Il direttore di MSF Italia non usa mezzi termini: «Ci troviamo di fronte a quello che moltissimi definiscono un genocidio, e anche noi lo definiamo tale. Attacchi ai civili, distruzione di infrastrutture, ospedali colpiti, ostacoli alla migrazione dell’assistenza umanitaria. La comunità internazionale resta timida, se non indifferente. Ma se gli Stati non difendono il diritto umanitario, gradualmente nessuno lo rispetterà più».

La preoccupazione è che questa dinamica diventi un precedente: «Rischiamo un futuro in cui l’azione umanitaria sarà sempre meno rilevante, perché non avrà più spazio per operare.
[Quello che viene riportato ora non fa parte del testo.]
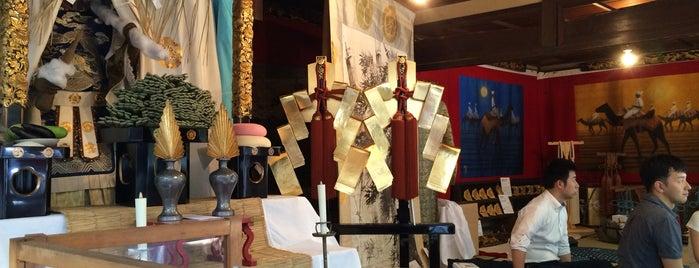 孟宗山保存会 is one of Sanpo in Gion Matsuri.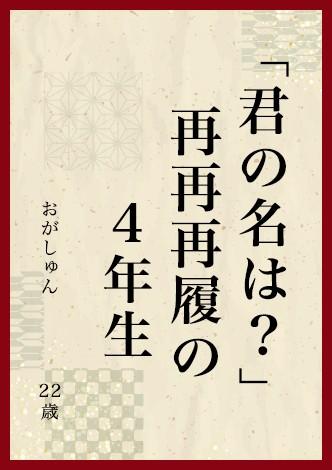 特別賞(ゲスト審査員が選定)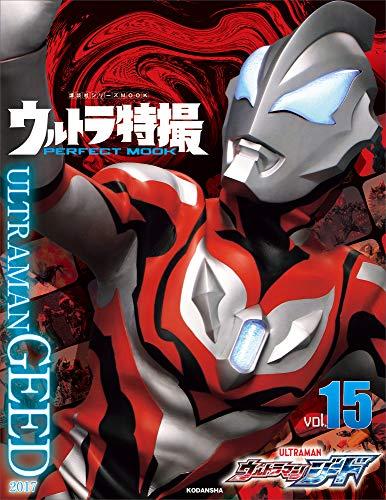 ウルトラ特撮PERFECT MOOK vol.15 ウルトラマンジード (講談社シリーズMOOK)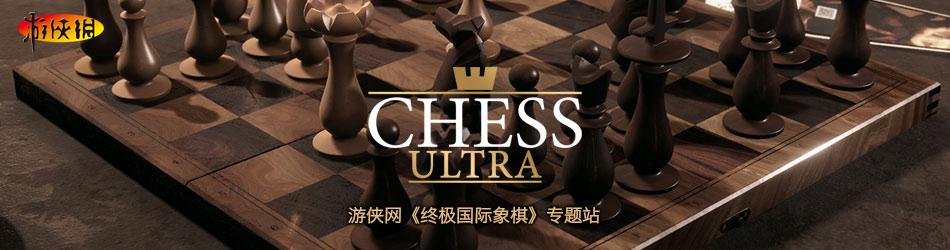 终极国际象棋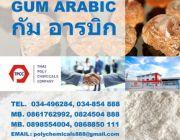 กัม อารบิก Gum Arabic อารบิก กัม Arabic Gum Acacia Senegal Acacia Gum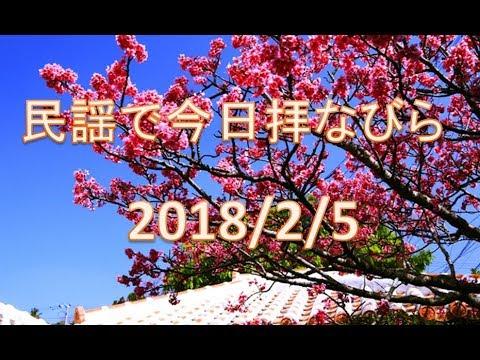 【沖縄民謡】民謡で今日拝なびら 2018年2月5日放送分 ~Okinawan music radio program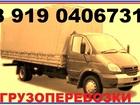 Фото в Услуги компаний и частных лиц Грузчики Перевозки грузов от 1кг до 1, 7 т. Переезды, в Смоленске 0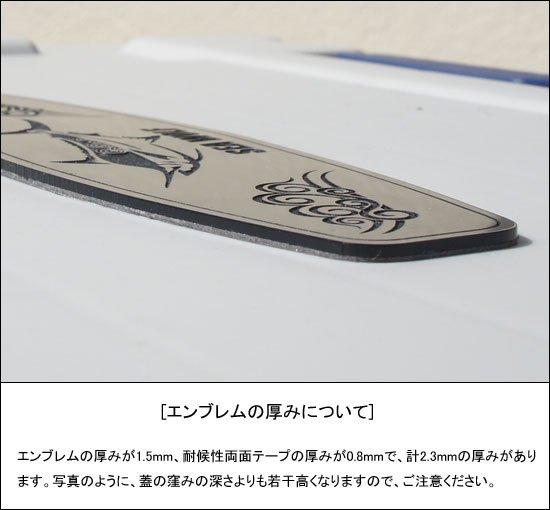 TRIBAL FINS メイホウ(MEIHO)バケットマウス用 カスタムエンブレム / 蓋の窪みにジャストフィットで、15文字までの無料名入れが可能!! カスタムに!!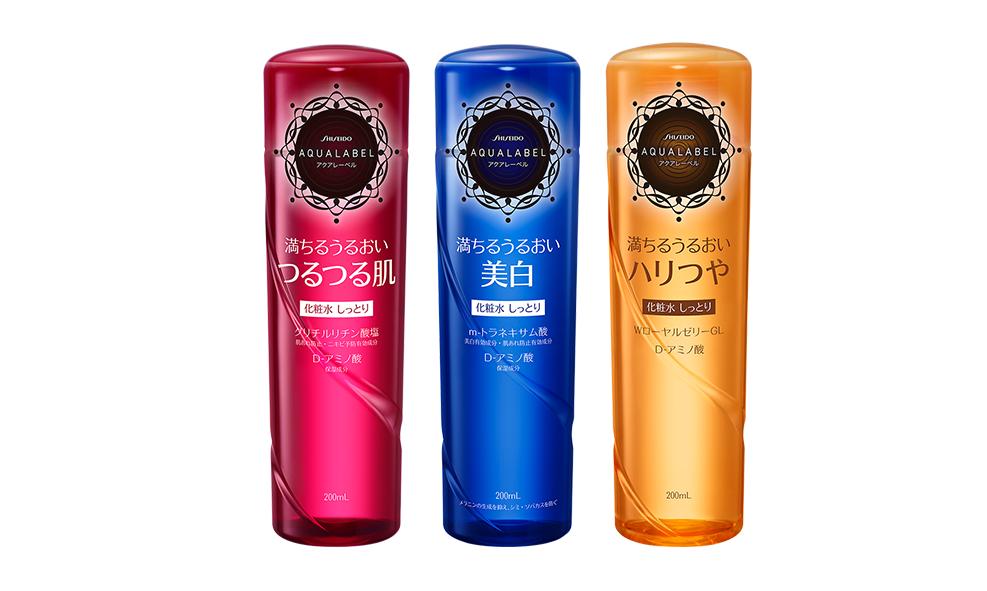 Lotion Aqualabel Shiseido mẫu 2017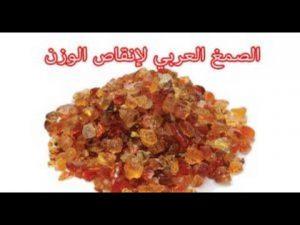 صورة الصمغ العربي للتخسيس , تعرف على طريقة استعماله unnamed file 696 300x225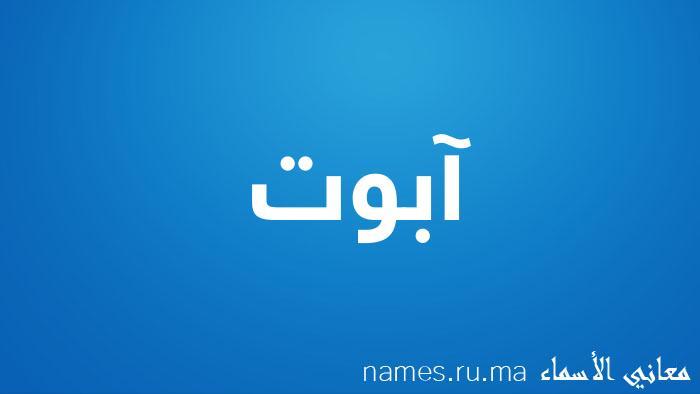 معنى إسم آبوت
E questo non riguarda solo Gaza, ma ogni crisi a venire».



L’appello: smantellare la GHF

MSF chiede che il sistema di distribuzione della Gaza Humanitarian Foundation sia smantellato subito, che l’Italia – e in particolare il ministro degli Esteri Antonio Tajani – faccia pressione su Israele, e che Stati Uniti e donatori privati sospendano ogni sostegno politico e finanziario alla GHF. «Il diritto a ricevere aiuto in condizioni di sicurezza e dignità non può essere negoziato», afferma Di Carlo.
Tra le testimonianze raccolte, quella di un coordinatore medico di MSF resta impressa: «Non avrei mai immaginato di trovarmi in una situazione del genere: curare pazienti colpiti direttamente mentre cercavano di procurarsi del cibo. Abbiamo iniziato a vedere persone arrivare morte. Giovanissimi. Senza documenti. Senza familiari». O, ancora, la voce di Ahmed, che sintetizza la follia di quanto sta accadendo: «Chiunque vi dica che sono aiuti umanitari, questo non lo è. Dovremmo andare a prendere del cibo per i bambini e morire»?

Se la comunità internazionale continuerà a guardare altrove, quei banconi di pane e farina resteranno laboratori di crudeltà. «Il diritto più elementare – quello di nutrirsi – oggi si paga con la vita», conclude Di Carlo. «Ogni secondo di inerzia alimenta un genocidio silenzioso, scritto coi proiettili sui corpi dei più vulnerabili».